Partner with silicon and device vendors on SDK integration and performance tuning, getting our models to run efficiently on new chipsets and reference platforms.
Collaborate with Research and Engine teams to influence model architectures toward edge-friendly designs from the start, reducing the optimization burden at deployment time.
Find deep satisfaction in making a large model run on a tiny device — and still hit accuracy and latency targets.
Want to work at the intersection of AI and hardware, where optimization isn't optional but existential.
Are energized by the back-and-forth of getting a model to sing on a new chipset, runtime, or accelerator.
Believe on-device AI is the next major deployment frontier and want to define how speech AI gets there for consumers.
Prefer hard, constrained, ship-it problems over open-ended research — you want to see your work running in people's hands.
Care about the details that don't show up in a cloud benchmark: cold-start time, power draw, thermals, and memory fragmentation.
Experience delivering production systems on resource-constrained hardware — embedded systems, mobile, edge AI, or small low-power devices.
Strong proficiency in C, C++, and/or Rust, with experience writing performance-critical code for constrained environments.
Hands-on experience with model optimization for on-device deployment, including quantization, pruning, knowledge distillation, or architecture-specific compilation.
Familiarity with edge inference runtimes (e.g., ONNX Runtime, TensorRT, TFLite, ExecuTorch) and/or vendor-specific NPU/DSP toolchains.
A strong understanding of hardware-software interaction — CPU/GPU/NPU/DSP architectures, memory hierarchies, fixed-point/integer arithmetic, and power management — and how they affect inference performance.
Experience working close to the metal: bare-metal or RTOS environments (e.g., FreeRTOS, Zephyr), embedded Linux, or microcontroller and edge SoC development.

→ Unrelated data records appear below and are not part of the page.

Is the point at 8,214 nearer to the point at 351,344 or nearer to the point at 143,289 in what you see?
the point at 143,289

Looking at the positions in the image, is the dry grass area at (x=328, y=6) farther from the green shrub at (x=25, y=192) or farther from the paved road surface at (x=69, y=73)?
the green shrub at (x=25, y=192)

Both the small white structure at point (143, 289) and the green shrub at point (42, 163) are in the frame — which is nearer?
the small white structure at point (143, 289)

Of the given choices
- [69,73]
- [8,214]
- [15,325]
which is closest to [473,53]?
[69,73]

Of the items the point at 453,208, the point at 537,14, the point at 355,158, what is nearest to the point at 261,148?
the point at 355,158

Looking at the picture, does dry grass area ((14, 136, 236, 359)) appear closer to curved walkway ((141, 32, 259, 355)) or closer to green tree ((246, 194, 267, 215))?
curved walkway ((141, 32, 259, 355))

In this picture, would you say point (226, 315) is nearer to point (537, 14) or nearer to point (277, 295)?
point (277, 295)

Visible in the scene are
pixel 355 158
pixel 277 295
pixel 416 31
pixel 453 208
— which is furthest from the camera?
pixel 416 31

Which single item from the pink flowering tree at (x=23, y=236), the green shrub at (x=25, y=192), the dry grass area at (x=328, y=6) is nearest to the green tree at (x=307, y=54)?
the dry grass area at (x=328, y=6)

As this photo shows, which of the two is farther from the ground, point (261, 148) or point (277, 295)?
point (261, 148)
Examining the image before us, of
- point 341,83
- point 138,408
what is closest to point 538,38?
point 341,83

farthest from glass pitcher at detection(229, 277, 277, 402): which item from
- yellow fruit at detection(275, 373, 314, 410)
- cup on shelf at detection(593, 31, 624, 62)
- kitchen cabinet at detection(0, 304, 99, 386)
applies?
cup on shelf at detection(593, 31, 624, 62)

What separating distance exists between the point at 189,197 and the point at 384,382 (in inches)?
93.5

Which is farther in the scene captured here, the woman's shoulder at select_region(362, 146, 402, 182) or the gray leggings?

Strong communication skills and a builder mindset — you can scope an ambiguous optimization problem, drive it to a measurable result, and explain the tradeoffs clearly.
Experience with real-time audio processing on embedded platforms — DSP pipelines, audio codec optimization, wake-word or always-on listening, or streaming inference on microcontrollers and edge SoCs.
Depth in ML optimization techniques — custom quantization schemes, mixed-precision inference, or neural architecture search for edge targets.
Background in hardware evaluation and benchmarking — systematically comparing accelerators, SoCs, or GPUs for specific workload profiles.
Experience shipping AI features in consumer products at scale, and the instinct for what "production quality" means on a battery-powered device.
Familiarity with model compilation and optimization toolchains and their tradeoffs across hardware targets.
Experience with secure, robust on-device deployment practices — code signing, encrypted model storage, and safe update mechanisms.